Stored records
○ ○ ○ ○ ○
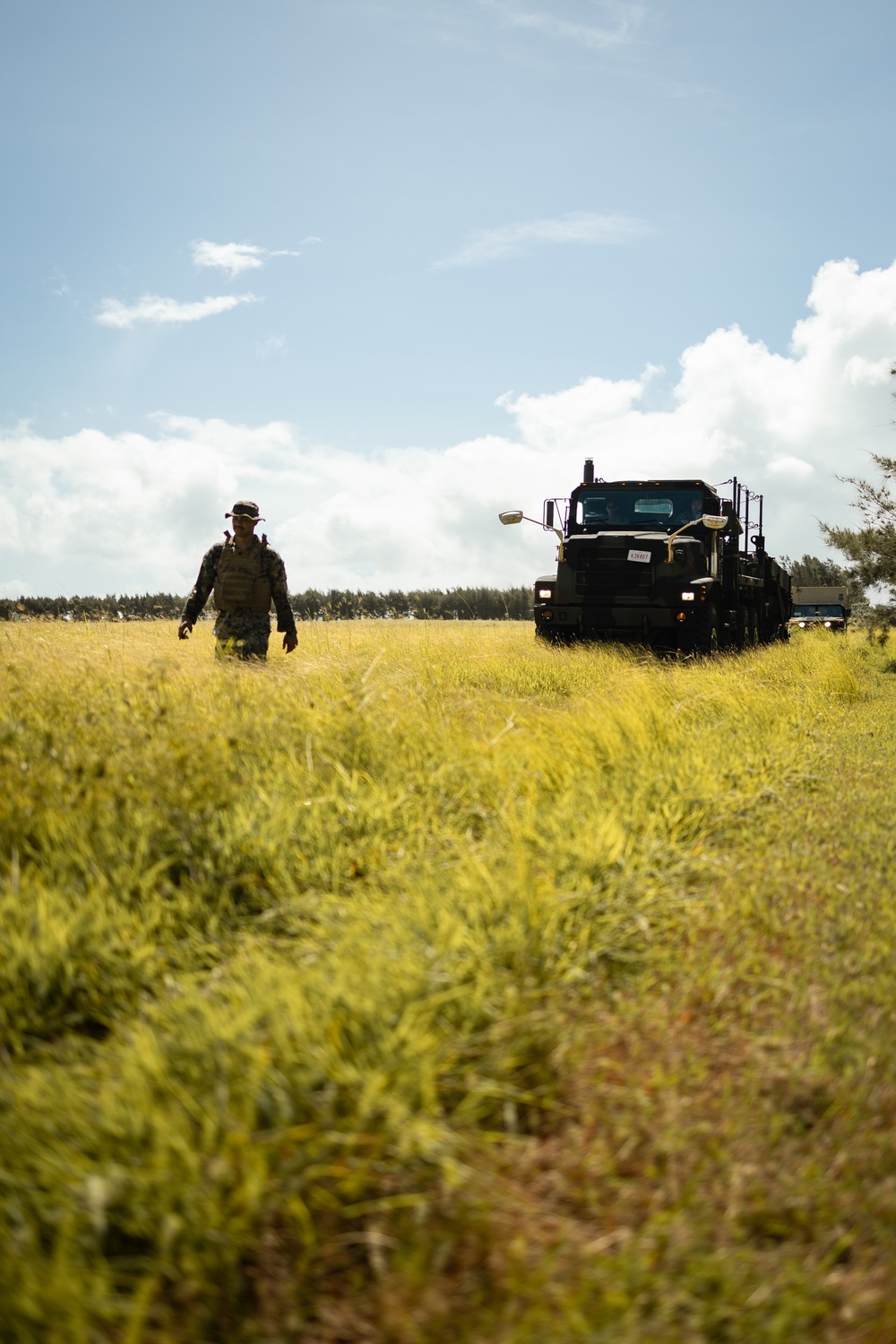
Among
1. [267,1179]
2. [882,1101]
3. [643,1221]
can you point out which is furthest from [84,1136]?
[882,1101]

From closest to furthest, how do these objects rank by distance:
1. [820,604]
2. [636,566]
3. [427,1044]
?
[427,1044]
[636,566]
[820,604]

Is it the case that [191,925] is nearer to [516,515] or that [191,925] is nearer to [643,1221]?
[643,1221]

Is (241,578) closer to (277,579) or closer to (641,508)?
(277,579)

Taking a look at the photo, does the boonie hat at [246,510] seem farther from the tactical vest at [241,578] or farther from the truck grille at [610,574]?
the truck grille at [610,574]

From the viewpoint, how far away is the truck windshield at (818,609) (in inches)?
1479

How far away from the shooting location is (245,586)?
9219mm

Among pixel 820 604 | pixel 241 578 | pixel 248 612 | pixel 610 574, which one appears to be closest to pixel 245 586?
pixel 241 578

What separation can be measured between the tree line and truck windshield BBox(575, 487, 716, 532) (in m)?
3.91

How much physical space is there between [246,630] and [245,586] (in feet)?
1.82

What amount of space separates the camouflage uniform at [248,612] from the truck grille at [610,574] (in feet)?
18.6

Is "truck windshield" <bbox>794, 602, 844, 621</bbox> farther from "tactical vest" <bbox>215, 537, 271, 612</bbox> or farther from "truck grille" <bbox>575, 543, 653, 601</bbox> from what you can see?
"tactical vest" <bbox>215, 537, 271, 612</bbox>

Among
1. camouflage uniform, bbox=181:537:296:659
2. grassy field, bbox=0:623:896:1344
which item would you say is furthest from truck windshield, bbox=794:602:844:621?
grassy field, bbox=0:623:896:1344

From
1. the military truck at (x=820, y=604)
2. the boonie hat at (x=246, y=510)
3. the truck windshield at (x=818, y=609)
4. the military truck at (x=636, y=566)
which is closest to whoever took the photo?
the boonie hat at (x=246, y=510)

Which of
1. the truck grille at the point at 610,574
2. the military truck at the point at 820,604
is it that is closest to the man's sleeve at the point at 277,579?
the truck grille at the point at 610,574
○ ○ ○ ○ ○
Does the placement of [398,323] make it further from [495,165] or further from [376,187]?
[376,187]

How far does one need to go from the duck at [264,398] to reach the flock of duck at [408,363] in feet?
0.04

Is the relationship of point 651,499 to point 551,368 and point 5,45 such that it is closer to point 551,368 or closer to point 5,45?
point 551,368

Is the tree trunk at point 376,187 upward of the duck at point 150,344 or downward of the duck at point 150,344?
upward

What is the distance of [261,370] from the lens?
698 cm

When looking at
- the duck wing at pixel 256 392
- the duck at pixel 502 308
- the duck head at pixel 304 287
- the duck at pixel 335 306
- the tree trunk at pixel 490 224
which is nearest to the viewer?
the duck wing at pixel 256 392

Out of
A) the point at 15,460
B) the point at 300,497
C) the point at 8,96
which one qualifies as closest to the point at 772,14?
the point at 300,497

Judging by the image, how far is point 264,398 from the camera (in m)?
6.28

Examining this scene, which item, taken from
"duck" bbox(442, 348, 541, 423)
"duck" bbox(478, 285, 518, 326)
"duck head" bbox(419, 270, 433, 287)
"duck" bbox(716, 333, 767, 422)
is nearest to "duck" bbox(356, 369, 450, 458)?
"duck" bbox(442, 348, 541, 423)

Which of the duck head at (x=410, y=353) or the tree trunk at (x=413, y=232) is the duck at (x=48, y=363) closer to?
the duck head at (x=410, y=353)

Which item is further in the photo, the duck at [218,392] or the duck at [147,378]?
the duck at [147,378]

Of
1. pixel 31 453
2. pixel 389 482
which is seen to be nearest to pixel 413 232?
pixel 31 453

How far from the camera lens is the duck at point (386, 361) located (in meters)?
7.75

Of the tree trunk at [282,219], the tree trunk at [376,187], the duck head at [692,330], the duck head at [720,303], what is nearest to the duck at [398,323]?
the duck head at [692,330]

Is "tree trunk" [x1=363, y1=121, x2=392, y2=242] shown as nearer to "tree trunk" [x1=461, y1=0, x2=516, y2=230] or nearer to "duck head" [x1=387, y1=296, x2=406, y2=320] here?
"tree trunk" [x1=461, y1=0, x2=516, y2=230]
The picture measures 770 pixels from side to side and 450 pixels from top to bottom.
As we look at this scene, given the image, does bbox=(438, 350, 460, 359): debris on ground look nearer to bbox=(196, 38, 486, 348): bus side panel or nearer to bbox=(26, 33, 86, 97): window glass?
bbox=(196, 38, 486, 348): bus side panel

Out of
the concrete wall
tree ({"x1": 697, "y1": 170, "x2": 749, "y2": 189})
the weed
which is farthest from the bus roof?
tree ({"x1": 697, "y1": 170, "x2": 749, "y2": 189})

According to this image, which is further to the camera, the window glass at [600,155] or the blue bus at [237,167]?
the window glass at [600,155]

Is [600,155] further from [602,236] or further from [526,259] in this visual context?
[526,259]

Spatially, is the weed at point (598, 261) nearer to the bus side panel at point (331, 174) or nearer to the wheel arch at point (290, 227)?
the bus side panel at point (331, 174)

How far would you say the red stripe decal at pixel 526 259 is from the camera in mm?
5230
○ ○ ○ ○ ○
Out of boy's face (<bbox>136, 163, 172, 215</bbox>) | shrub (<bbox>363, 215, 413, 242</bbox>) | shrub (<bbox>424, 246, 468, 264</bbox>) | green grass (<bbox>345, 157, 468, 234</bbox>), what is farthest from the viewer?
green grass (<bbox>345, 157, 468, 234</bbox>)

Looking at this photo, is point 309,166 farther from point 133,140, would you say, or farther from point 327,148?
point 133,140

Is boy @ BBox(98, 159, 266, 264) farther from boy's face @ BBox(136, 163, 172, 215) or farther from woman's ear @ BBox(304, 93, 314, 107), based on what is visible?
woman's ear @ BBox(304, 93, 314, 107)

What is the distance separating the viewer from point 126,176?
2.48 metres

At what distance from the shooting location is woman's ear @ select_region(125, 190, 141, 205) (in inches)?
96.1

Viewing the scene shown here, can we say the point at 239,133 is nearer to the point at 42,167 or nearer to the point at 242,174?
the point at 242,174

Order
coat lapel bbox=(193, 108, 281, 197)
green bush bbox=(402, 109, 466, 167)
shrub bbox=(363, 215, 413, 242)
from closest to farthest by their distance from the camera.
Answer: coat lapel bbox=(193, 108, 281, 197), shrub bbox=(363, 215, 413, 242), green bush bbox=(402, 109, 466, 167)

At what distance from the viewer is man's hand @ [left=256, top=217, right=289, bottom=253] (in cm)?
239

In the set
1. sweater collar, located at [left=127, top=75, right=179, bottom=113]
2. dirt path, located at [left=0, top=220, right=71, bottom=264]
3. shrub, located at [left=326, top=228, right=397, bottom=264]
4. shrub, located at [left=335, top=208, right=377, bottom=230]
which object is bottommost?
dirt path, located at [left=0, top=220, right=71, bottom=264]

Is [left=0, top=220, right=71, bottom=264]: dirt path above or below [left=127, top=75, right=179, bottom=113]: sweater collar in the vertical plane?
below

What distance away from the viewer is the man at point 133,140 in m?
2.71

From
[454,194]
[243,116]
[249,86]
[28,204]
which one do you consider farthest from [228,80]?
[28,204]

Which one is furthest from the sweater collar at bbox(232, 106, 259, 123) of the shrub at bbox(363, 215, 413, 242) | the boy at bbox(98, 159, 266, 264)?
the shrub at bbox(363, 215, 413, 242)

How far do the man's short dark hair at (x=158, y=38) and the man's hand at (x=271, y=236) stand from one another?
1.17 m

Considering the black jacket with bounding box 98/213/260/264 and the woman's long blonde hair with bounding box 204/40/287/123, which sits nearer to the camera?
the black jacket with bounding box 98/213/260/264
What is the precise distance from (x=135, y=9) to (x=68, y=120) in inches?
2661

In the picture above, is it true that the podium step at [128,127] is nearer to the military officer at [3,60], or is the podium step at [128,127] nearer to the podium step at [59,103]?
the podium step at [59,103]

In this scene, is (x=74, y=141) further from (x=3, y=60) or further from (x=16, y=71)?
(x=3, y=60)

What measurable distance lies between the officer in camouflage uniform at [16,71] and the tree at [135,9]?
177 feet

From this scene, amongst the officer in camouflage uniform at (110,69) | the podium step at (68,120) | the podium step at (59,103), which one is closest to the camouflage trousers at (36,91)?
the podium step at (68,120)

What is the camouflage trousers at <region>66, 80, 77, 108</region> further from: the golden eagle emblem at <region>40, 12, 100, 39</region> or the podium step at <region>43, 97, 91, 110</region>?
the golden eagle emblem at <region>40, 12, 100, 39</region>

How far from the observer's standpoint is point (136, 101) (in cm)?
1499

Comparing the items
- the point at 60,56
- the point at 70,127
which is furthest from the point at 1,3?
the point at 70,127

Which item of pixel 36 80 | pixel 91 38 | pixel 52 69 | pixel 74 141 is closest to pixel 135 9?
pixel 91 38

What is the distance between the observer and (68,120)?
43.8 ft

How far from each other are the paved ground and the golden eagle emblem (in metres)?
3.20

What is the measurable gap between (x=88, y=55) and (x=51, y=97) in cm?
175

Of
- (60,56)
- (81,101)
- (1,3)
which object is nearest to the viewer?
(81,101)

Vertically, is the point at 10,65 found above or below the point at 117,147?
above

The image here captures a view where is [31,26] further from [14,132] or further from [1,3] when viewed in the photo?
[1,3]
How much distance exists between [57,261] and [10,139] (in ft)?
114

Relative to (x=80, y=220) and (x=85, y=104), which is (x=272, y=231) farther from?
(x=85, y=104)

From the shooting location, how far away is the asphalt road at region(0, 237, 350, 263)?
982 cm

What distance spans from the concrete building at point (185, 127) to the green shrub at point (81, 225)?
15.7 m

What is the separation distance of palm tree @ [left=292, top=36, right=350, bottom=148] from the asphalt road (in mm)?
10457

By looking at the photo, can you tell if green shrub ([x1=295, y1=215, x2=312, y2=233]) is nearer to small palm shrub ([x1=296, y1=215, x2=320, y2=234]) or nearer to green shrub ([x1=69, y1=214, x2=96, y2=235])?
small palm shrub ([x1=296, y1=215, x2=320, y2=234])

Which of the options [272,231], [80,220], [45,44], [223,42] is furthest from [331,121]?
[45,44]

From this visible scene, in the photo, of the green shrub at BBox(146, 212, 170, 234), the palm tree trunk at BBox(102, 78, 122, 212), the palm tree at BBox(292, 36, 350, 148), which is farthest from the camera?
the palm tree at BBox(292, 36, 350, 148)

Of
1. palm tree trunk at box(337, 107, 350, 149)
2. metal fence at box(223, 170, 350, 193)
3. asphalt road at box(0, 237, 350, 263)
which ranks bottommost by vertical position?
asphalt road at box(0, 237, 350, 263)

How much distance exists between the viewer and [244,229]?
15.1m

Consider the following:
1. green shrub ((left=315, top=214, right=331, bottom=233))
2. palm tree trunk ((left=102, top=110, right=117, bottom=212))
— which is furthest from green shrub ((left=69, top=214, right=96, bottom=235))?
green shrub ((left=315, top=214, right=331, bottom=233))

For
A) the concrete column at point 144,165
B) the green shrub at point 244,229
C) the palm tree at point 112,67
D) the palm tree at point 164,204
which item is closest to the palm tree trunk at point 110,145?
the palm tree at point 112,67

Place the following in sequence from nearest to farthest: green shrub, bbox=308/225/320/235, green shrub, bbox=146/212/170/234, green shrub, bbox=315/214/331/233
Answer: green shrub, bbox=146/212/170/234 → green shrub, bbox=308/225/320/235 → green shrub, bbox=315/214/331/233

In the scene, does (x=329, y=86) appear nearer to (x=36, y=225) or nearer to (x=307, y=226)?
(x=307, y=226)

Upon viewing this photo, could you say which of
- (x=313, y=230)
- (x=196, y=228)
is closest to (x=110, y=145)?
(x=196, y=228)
○ ○ ○ ○ ○
- **STATED PROBLEM**
Pull out every line of the records above that contains the string "hair", and copy each one unchanged.

- **TASK OUTPUT**
How far do the man's short dark hair at (x=158, y=38) and the man's hand at (x=271, y=236) stand from one another?
Considering the black jacket with bounding box 98/213/260/264 and the woman's long blonde hair with bounding box 204/40/287/123, which sits nearer to the camera?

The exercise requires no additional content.